[[ RECORDS SHOWN open ]]

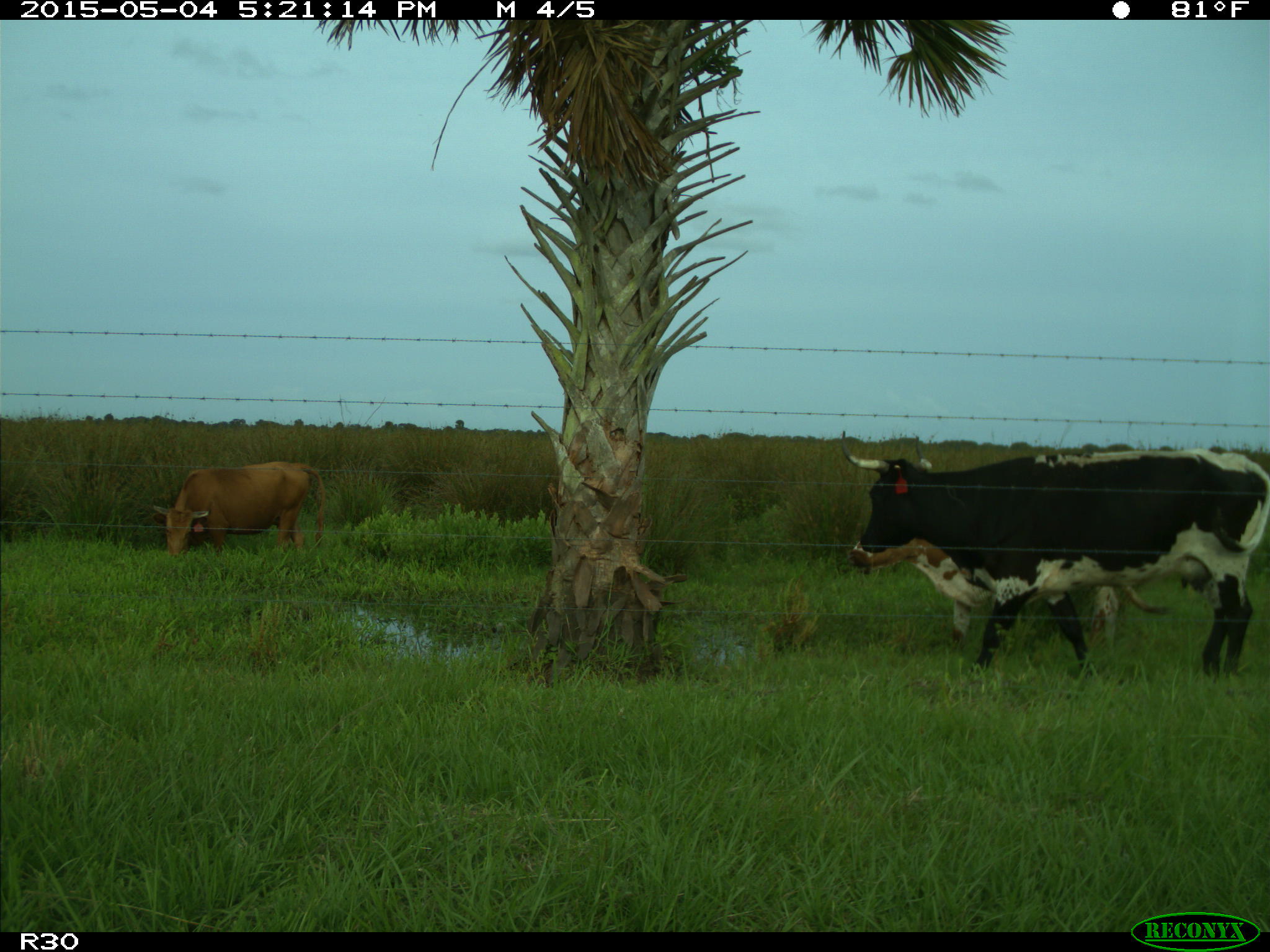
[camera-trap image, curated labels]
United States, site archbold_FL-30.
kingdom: Animalia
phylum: Chordata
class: Mammalia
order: Artiodactyla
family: Bovidae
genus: Bos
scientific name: Bos taurus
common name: domestic cow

[[ RECORDS SHOWN closed ]]

WORK ORDER
Please retype the data exactly, but do not carry over any picture.

ANSWER SECTION
[camera-trap image, curated labels]
United States, site archbold_FL-30.
kingdom: Animalia
phylum: Chordata
class: Mammalia
order: Artiodactyla
family: Bovidae
genus: Bos
scientific name: Bos taurus
common name: domestic cow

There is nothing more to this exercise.